Failure to Adhere to Medication Administration and Catheter Care Standards
Penalty
Summary
The facility failed to administer medication according to physician's orders and did not ensure proper care and documentation for a midline catheter site, as required by professional standards. For one resident with a diagnosis including malignant neoplasm of the left renal pelvis and urinary retention, the medical record review showed that several doses of lidocaine hydrochloride gel, ordered for topical application twice daily, were not signed off as administered on the Medication Administration Record (MAR). Interviews with the LPN/Unit Manager and the Director of Nursing confirmed that the absence of documentation indicated the medication was not given, and there was no alternative documentation to support administration of the missed doses.

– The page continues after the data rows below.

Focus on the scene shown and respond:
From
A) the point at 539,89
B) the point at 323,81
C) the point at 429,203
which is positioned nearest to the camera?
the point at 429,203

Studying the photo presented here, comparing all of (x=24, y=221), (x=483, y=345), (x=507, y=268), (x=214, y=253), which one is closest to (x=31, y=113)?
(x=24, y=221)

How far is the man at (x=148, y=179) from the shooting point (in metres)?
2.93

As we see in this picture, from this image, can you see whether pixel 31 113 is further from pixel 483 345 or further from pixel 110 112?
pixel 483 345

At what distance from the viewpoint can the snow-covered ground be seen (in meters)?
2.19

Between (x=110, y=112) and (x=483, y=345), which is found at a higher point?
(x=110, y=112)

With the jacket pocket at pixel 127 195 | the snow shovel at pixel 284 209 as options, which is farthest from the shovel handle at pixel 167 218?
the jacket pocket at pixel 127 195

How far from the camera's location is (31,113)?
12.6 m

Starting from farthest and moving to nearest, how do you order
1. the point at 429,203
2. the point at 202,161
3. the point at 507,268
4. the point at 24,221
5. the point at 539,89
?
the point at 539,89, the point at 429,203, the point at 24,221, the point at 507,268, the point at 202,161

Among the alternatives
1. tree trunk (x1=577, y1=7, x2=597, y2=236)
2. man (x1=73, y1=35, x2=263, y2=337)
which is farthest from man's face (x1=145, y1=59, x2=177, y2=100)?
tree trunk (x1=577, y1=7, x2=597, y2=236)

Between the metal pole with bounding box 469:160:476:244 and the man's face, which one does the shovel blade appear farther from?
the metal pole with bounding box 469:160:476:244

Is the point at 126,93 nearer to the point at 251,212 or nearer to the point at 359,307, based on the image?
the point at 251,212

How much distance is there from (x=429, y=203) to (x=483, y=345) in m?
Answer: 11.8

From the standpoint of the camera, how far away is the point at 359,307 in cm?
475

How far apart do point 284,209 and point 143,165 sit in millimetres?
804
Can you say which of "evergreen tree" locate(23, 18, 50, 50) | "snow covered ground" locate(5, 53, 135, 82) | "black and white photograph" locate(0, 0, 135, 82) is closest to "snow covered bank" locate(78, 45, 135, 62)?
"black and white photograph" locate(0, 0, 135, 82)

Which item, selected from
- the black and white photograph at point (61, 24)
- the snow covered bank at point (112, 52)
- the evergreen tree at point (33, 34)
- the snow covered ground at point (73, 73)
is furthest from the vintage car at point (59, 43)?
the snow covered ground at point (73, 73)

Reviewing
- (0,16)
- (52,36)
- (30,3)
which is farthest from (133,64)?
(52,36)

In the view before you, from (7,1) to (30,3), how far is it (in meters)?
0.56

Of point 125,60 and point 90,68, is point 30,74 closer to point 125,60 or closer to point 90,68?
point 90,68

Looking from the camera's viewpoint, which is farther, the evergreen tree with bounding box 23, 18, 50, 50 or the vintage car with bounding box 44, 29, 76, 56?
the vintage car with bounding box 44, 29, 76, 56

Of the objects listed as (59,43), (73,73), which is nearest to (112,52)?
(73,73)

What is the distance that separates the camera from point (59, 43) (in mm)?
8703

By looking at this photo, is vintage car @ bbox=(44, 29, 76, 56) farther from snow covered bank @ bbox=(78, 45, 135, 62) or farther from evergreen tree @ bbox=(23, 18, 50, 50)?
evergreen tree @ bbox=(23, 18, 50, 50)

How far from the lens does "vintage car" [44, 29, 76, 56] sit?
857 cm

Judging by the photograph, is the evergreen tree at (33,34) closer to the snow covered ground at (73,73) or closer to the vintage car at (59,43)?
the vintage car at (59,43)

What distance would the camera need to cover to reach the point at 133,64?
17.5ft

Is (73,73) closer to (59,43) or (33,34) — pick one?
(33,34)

In another case, a resident with chronic respiratory failure, anoxic brain damage, and neurogenic bladder had a peripherally inserted catheter (PIC) in the left forearm. Observation revealed the dressing was not labeled or dated as required. Review of the Treatment Administration Record (TAR) showed that the dressing change and site check orders were not consistently documented, with missing signatures on the TAR and an undated dressing at the time of observation. The Infection Preventionist and DON both stated that dressings should be dated to prevent infection and ensure proper treatment completion. Facility policies reviewed by the surveyor required that medications be documented as administered or withheld, and that IV dressings be labeled with the date and time of change. The failures identified were confirmed through interviews and record reviews, with staff acknowledging the lack of documentation and adherence to policy in both medication administration and catheter site care.